• _CHALLENGES_
1. For each statement about the Java forum discussion, say yes or no depending on whether it agrees with the discussion, and quote the exact words that decide it. (a) The original poster keeps track of the running threads with a ConcurrentMap. (b) A reply recommends creating an explicit thread for each user. (c) A reply suggests making the isAccepted and isDeclined flags of class AtomicBoolean.
2. Name every field declared in the UserAction class in the Java forum discussion.
3. Repeat a passage of the Java forum discussion word for word, beginning at the words "To keep track" and stopping after "avoid concurrency issues.".

• _READING PASSAGE_
▬▬▬▬▬▬
I am building a backend service whereby a REST call to my service creates a new thread. The thread waits for another REST call if it does not receive anything by say 5 minutes the thread will die.
To keep track of all the threads I have a collection that keeps track of all the currently running threads so that when the REST call finally comes in such as a user accepting or declining an action, I can then identify that thread using the userID. If its declined we will just remove that thread from the collection if its accepted the thread can carry on doing the next action. i have implemented this using a ConcurrentMap to avoid concurrency issues.
Since this is my first time working with threads I want to make sure that I am not overlooking any issues that may arise. Please have a look at my code and tell me if I could do it better or if there's any flaws.
public class UserAction extends Thread {
int userID;
boolean isAccepted = false;
boolean isDeclined = false;
long timeNow = System.currentTimeMillis();
long timeElapsed = timeNow + 50000;
public UserAction(int userID) {
this.userID = userID;
}
public void declineJob() {
this.isDeclined = true;
}
public void acceptJob() {
this.isAccepted = true;
}
public boolean waitForApproval(){
while (System.currentTimeMillis() < timeElapsed){
System.out.println("waiting for approval");
if (isAccepted) {
return true;
} else if (declined) {
return false;
}
}
return isAccepted;
}
#Override
public void run() {
if (!waitForApproval) {
// mustve timed out or user declined so remove from list and return thread immediately
tCollection.remove(userID);
// end the thread here
return;
}
// mustve been accepted so continue working
}
}
public class Controller {
public static ConcurrentHashMap<Integer, Thread> tCollection = new ConcurrentHashMap<>();
public static void main(String[] args) {
int barberID1 = 1;
int barberID2 = 2;
tCollection.put(barberID1, new UserAction(barberID1));
tCollection.put(barberID2, new UserAction(barberID2));
tCollection.get(barberID1).start();
tCollection.get(barberID2).start();
Thread.sleep(1000);
// simulate REST call accepting/declining job after 1 second. Usually this would be in a spring mvc RESTcontroller in a different class.
tCollection.get(barberID1).acceptJob();
tCollection.get(barberID2).declineJob();
}
}

You don't need (explicit) threads for this. Just a shared pool of task objects that are created on the first rest call.
When the second rest call comes, you already have a thread to use (the one that's handling the rest call). You just need to retrieve the task object according to the user id. You also need to get rid of expired tasks, which can be done with for example a DelayQueue.
Pseudocode:
public void rest1(User u) {
UserTask ut = new UserTask(u);
pool.put(u.getId(), ut);
delayPool.put(ut); // Assuming UserTask implements Delayed with a 5 minute delay
}
public void rest2(User u, Action a) {
UserTask ut = pool.get(u.getId());
if(!a.isAccepted() || ut == null)
pool.remove(u.getId());
else
process(ut);
// Clean up the pool from any expired tasks, can also be done in the beginning
// of the method, if you want to make sure that expired actions aren't performed
while((UserTask u = delayPool.poll()) != null)
pool.remove(u.getId());
}

There's a synchronization issue that you should make your flags isAccepted and isDeclined of class AtomicBoolean.
▬▬▬▬▬▬
• _RECORDS_
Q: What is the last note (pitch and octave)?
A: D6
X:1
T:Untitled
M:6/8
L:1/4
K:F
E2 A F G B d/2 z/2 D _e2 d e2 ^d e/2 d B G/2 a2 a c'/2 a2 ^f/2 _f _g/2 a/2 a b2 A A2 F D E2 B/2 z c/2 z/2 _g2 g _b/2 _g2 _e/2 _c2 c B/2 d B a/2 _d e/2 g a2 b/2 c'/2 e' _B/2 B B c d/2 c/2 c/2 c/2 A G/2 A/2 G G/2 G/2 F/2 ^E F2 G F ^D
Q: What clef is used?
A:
▬▬▬▬▬▬
• _RESULTS FOR THE EXERCISE_
1.
(a) Yes: "i have implemented this using a ConcurrentMap to avoid concurrency issues."
(b) No: "You don't need (explicit) threads for this."
(c) Yes: "you should make your flags isAccepted and isDeclined of class AtomicBoolean."

2. userID, isAccepted, isDeclined, timeNow, timeElapsed

3.
To keep track of all the threads I have a collection that keeps track of all the currently running threads so that when the REST call finally comes in such as a user accepting or declining an action, I can then identify that thread using the userID. If its declined we will just remove that thread from the collection if its accepted the thread can carry on doing the next action. i have implemented this using a ConcurrentMap to avoid concurrency issues.